El cambio epocal, civilizatorio, nos ha arropado a todos querámoslo o no. Pasamos de la  guerra fría a la posmodernidad política sin encontrar respuestas a cómo solucionar los conflictos. El problema está en que para solucionar conflictos tenemos primero que aprender a pensarlos, y ello significa tener claro que son los opuestos y como se relacionan.

Las ideologías políticas del siglo XX configuraron en su momento sus identidades políticas, definiéndose a partir  de un patrimonio discursivo originario. Es así, como en Venezuela podemos precisar el desarrollo de las identidades de la socialdemocracia, el comunismo y el socialcristianismo en sus diferentes expresiones.

 Las identidades de la modernidad política que sustituyeron a los opuestos  liberales y conservadores del siglo XIX, se construyeron de premisas y actos fundacionales que les dieron cuerpo y esencialidad. El “Juan bimba” como símbolo identitario de Acción Democrática junto al lema “Pan, Tierra y Trabajo” constituyen una unidad que no se puede separar, ya que corresponde a un programa político con un destinatario especifico. El abandono de las identidades emocionales primordiales por parte de AD, COPEI, y la desbandada de los partidos de la izquierda histórica democrática a comienzos de los 90, permitió la apropiación de este patrimonio por parte de Chávez. Podemos decir en este sentido que Chávez revalorizó simbólicamente la utopía social totalitaria de la vieja izquierda, ocupando el espacio vacío que los partidos democráticos dejaron producto de la incertidumbre existencial que les produjo no entender que la  manera de recomponerse en  épocas de crisis, era apelando a la fuerza  de sus orígenes.

La crisis de las identidades políticas en la Venezuela actual afecta en mayor medida a la izquierda. El despojo reciente de las siglas y las tarjetas a Podemos y el PPT, la arremetida en contra de la Causa Radical, son parte de una política que quiere imponer el discurso único a estos sectores progresistas, desconociendo los avances ideológicos, las rupturas con los modelos del llamado socialismo real, que en su momento asumió el MAS  para diferenciarse de una vez y para siempre de regímenes represivos y obsoletos como el que mantienen los hermanos Castro en Cuba.

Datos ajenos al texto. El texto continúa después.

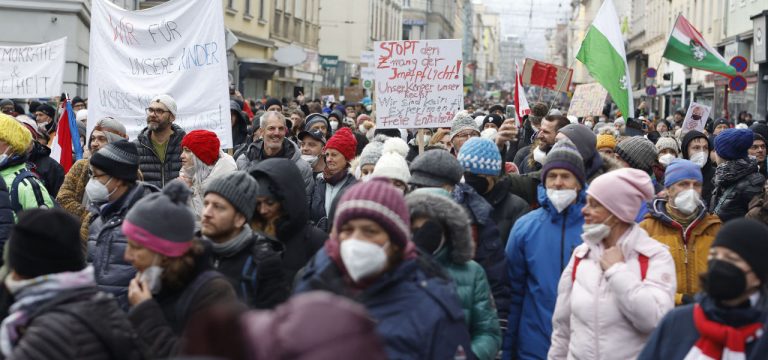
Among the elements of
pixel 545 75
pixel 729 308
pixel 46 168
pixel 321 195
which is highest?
pixel 545 75

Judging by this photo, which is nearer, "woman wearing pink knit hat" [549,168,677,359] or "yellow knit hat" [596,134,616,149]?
→ "woman wearing pink knit hat" [549,168,677,359]

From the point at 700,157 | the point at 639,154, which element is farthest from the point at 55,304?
the point at 700,157

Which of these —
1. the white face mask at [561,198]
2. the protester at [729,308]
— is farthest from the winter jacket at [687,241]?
the protester at [729,308]

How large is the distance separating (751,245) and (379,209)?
1410 mm

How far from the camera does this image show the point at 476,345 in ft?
15.3

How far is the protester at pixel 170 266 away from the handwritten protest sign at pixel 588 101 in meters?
13.5

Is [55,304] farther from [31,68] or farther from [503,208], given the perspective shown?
[31,68]

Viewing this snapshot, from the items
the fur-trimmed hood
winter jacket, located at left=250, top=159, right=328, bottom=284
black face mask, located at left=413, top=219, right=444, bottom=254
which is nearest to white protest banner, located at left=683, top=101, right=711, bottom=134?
winter jacket, located at left=250, top=159, right=328, bottom=284

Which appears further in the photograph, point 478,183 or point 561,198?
point 478,183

Pero  esta crisis tiene su lado positivo, en el sector de la izquierda democrática están naciendo nuevas organizaciones que tienen la responsabilidad de repensar el papel de las ideas socialistas después que cese la tormenta del autoritarismo chavista, y por el otro lado la socialdemocracia y el socialcristianismo están superando sus fracturas y también están pendientes de redefinirse.

Esto significa el regreso a pensar el conflicto y la búsqueda de soluciones desde y para la política.